The Ship of Theseus Model

Finally, there’s the strange question of AI identity. We talk about “GPT-4” or “Claude 3” as if they are static, finished products. But they aren’t. They are constantly being updated, fine-tuned on new data, and patched for safety.

This creates a “Ship of Theseus” problem. The ancient paradox asks: If you have a ship, and over time you replace every single wooden plank, is it still the same ship?
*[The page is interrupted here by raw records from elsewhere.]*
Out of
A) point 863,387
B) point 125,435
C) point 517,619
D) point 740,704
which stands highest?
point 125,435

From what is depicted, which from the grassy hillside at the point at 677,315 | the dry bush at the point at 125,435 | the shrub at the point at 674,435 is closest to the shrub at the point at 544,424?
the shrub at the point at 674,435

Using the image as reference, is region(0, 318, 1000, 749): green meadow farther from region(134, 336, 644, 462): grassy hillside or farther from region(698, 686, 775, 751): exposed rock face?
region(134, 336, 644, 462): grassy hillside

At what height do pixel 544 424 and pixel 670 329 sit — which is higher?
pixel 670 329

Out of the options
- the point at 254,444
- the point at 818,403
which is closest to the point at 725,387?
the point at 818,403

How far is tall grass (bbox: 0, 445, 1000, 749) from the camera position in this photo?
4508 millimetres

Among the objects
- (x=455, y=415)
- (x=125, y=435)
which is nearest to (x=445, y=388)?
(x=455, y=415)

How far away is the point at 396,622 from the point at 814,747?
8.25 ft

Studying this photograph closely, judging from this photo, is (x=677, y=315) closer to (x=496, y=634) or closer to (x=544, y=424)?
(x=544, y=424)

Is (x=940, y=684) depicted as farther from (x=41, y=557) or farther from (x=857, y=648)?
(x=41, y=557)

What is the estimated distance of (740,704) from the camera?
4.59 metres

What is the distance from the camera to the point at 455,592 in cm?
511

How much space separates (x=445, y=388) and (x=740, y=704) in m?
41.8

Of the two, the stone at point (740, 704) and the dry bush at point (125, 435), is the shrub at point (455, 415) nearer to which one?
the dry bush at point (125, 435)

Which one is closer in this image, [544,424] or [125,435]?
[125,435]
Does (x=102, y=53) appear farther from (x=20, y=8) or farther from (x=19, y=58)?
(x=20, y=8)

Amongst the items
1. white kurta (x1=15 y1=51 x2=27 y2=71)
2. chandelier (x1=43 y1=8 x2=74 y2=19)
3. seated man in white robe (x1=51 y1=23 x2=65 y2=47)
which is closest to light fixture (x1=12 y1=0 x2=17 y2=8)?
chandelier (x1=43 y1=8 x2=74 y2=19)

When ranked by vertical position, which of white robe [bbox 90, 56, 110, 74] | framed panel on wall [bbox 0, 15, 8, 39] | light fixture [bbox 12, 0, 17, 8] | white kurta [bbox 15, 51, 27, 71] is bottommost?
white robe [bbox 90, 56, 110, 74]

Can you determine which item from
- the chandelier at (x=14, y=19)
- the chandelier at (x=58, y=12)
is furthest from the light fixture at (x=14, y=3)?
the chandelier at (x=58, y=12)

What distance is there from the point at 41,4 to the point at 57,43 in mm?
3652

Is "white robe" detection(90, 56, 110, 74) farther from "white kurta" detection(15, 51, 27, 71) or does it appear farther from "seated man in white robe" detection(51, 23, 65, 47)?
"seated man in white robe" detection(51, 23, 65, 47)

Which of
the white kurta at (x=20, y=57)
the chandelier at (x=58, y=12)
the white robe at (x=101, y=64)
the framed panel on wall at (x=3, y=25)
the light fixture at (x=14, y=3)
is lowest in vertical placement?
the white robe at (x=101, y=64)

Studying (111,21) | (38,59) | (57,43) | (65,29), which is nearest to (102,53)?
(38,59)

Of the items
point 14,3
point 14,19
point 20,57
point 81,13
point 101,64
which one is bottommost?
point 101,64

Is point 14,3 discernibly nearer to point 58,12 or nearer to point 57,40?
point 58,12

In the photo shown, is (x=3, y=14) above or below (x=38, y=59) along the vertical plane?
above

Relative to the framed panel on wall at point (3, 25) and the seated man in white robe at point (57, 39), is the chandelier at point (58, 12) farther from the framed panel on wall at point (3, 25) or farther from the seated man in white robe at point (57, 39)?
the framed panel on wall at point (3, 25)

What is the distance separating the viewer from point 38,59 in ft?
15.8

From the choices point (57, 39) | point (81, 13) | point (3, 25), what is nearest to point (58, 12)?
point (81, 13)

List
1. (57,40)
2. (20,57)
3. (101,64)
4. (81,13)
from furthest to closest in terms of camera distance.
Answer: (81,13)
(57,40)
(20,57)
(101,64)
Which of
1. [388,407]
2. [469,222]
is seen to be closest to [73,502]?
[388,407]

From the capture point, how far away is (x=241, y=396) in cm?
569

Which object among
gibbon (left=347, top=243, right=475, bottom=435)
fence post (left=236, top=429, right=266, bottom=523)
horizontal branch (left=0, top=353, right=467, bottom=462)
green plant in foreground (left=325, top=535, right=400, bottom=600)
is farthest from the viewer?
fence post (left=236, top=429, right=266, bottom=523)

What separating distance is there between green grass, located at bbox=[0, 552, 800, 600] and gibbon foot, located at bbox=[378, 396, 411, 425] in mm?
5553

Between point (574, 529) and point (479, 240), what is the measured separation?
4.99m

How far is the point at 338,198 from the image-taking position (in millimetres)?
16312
If an AI model is updated next week with new data and new safety protocols, are you “talking” to the same AI you were yesterday? Its parameters have changed. Its responses will be different. It may have new abilities or new biases. This makes the AI a moving target. It is not a stable “mind” but a constantly shifting, fluid process. The AI that was deemed “safe” one month might develop an unexpected, strange loophole the next month dueemto an update. We are not just building a “thing”; we are curating an ongoing, unpredictable process.

Summary

The world of Artificial intelligence is far stranger than the simple narratives of utopia or apocalypse. It is a field defined by a peculiar set of contradictions. We have built machines that are superhuman in some respects and comically fragile in others. They can perform tasks we never taught them, yet they can be confidently, significantly wrong about basic facts. They reflect our own biases back at us under a veil of objectivity.

These systems do not “think” in any human sense. They operate on a level of statistical abstraction that is alien to our own biologically-evolved consciousness. This non-human “intelligence” is what makes AI so powerful, but it is also the source of its strangest behaviors: the hallucinations, the adversarial blind spots, and the black-box opaqueness. As we continue to build more powerful models, the great challenge will not just be making them “smarter” in a technical sense, but in understanding the bizarre and unconventional nature of the “minds” we are bringing into the world.